There are very few ingredients in cooking that are as disliked and misunderstood as Anchovies.  Anchovies are a small, shiny, silver fish that run in large schools.  Because they are small, generally 5 to 8 inches in length, anchovies are often confused with sardines.  In some areas, the terms anchovy and sardine are used interchangeably.  The miniscule scales are virtually non-existent and the skin is perfectly edible. Anchovies are native to the Mediterranean and are very popular in many Mediterranean dishes.  Many people have an instant aversion to anchovies and won't eat anything with anchovies on it or in it.  What most people don't know is that anchovies are a common ingredient in many dishes and many people eat anchovies without even knowing it.  Ever wonder what that salty slightly fishy flavor is in Cesar salad.

I was one of those who, earlier in life would instantly say I disliked anchovies even though I had probably never eaten an anchovy.  As I grew up and my food tastes matured I started trying a lot of things that I didn't eat when I was young.  To this day I still don't understand how I could have ever disliked onions but for many years I didn't like them.  I have a new fondness for beets and have rekindled a love affair with braunschweiger.  All because I was will to give them another try.  So why not give anchovies another shot.  I know I have used them in many dishes to add flavor but have never really used them in any other fashion.  I have a really nice green bean recipe that calls for anchovies and the anchovies almost dissolve in the hot oil and add a wonderful saltyness to the dish.  

In a recent issue of Bon Appetite there was a recipe for anchovy butter and radish crostini so I thought I would give it a try.  I was amazed that only three little anchovy fillets from a can of anchovies could add so much flavor to butter.  Paired with the radishes and a little chive and I was on my way to being able to love anchovies. 

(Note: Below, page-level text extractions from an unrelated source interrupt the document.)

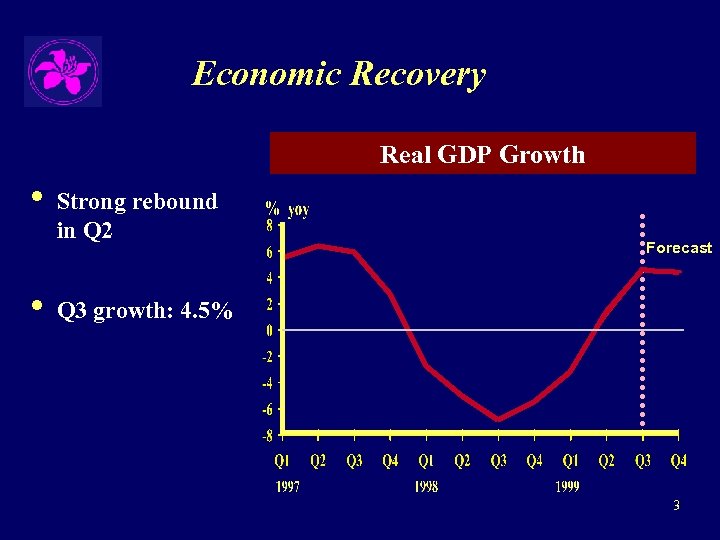 Economic Recovery

Real GDP Growth

• Strong rebound in Q2

• Q3 growth: 4.5%

% yoy
8
6
4
2
0
-2
-4
-6
-8

Forecast

Q1 Q2 Q3 Q4 Q1 Q2 Q3 Q4 Q1 Q2 Q3 Q4
1997 1998 1999

3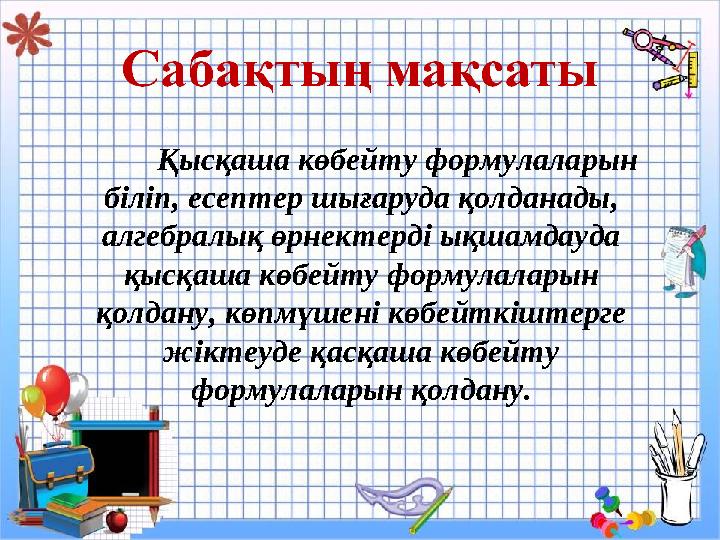 Сабақтың мақсаты

Қысқаша көбейту формулаларын біліп, есептер шығаруда қолданады, алгебралық өрнектерді ықшамдауда қысқаша көбейту формулаларын қолдану, көпмүшені көбейткіштерге жіктеуде қасқаша көбейту формулаларын қолдану.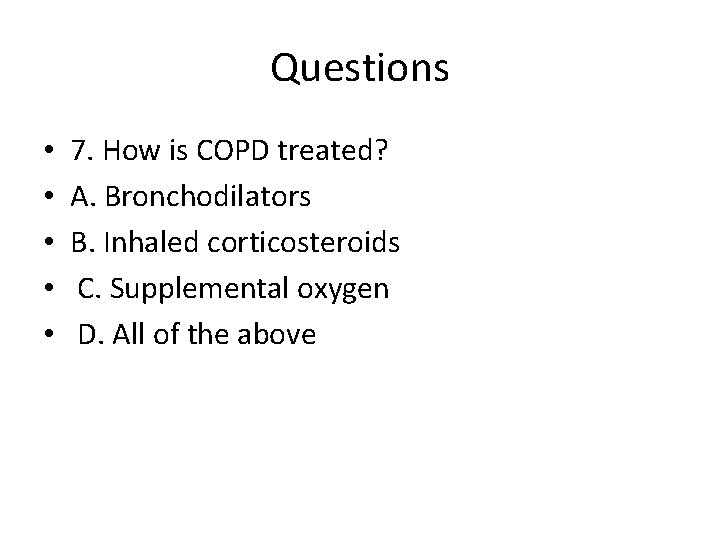 Questions

• 7. How is COPD treated?
• A. Bronchodilators
• B. Inhaled corticosteroids
• C. Supplemental oxygen
• D. All of the above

The second idea came from Jose Andreas and is a very much a Mediterranean style dish.  It involves anchovy fillets and Piquillo peppers stuffed inside spanish olives and marinated in olive oil with garlic, sherry vinegar and orange zest.  These little one bite wonders were so packed with flavor it made me want to dance. They were absolutely wonderful and the brightness of the orange zest combined with the fresh garlic was a new flavor that I can't wait to play around with.  

So I guess it is safe to say that I am now hooked on anchovies and can't wait to try as many different anchovy recipes as I can.  I would love to get my hands on some fresh anchovies and see what kinds of things I could do with them but here in Minnesota that might not be so easy.  So the moral of today's story is to always try things again and again because you never know what is going to change.